Migraine art exhibits are hard to watch; sometimes gruesome, always disturbing migraine art portrayals of migraine symptoms like migraine aura, excruciating migraine headaches, and stomach-clenching nausea allow migraineurs to give skeptics a glimpse into their struggles with chronic pain.
Migraine stigma affects everybody
“If only you could see what migraines feel like, you would be more sympathetic.”
That’s the motto of many a migraineur having to deal with agonizing migraine headaches and public skepticism at the same time. While migraines may happen once or twice per month, their ominous presence lingers 24/7, threatening to disrupt work, pleasure, sleep, and all the other nuances of daily life.
Migraine art raises awareness
“Migraines make me feel useless, depressed, and alone.”
Depression is one of the most troubling aspects of migraine illness. Despair magnifies pain, making it harder to cope with severe headaches, vomiting, nausea, and eye sensitivity.

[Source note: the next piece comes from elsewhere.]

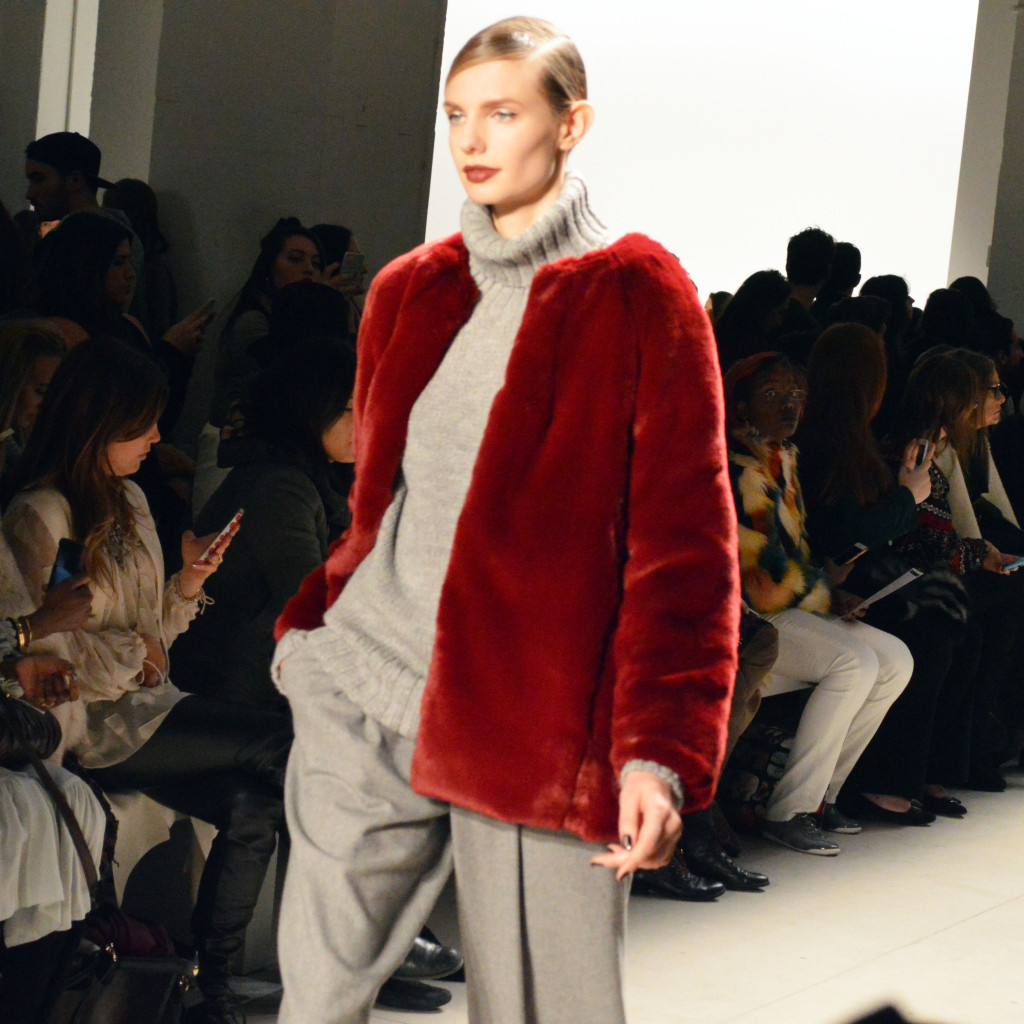 Marissa Webb FW16 NYFW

You feel like you can’t contribute to society, can’t perform your work duties, can’t function in a family unit- all because you never know when the next migraine attack is going to strike.
With the popularity of migraine art, millions of chronic pain sufferers know that they are not alone at all, and that they are part of a society of migraine patients facing the same struggles that they themselves endure.

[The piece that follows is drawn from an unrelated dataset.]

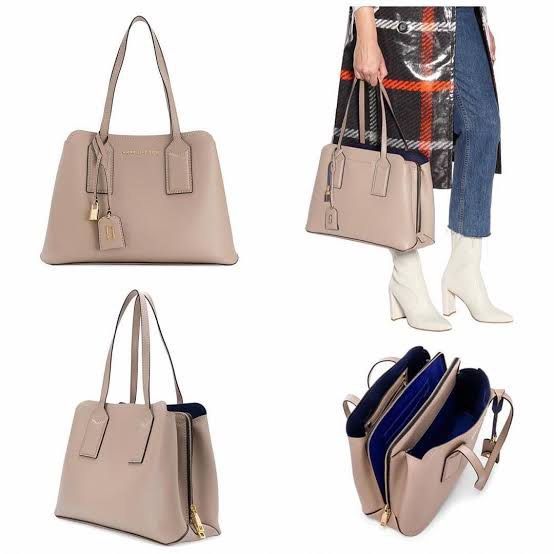 Marc Jacobs The Editor Bag - Large, Women'S Fashion, Bags & Wallets,  Shoulder Bags On Carousell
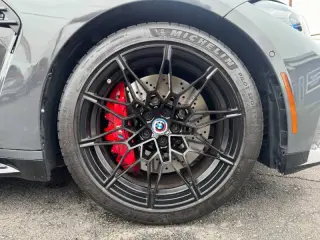 2023 BMW M3 Competition xDrive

Migraine is a documented illness
“Migraines are not an excuse to get out of work- they’re part of a neurological disorder.”
Migraine art dates back to the 12th century, hundreds of years before doctors first began documenting illustrations of scintillating scotomas, a visual phenomenon that occurs with migraine aura, mere minutes before a migraine attack.
It is widely believed that Lewis Carroll, the man behind the Alice in Wonderland tales, experienced migraine auras frequently, as evidenced by character descriptions like the elusive Cheshire cat, or Alice’s not feeling “quite myself.”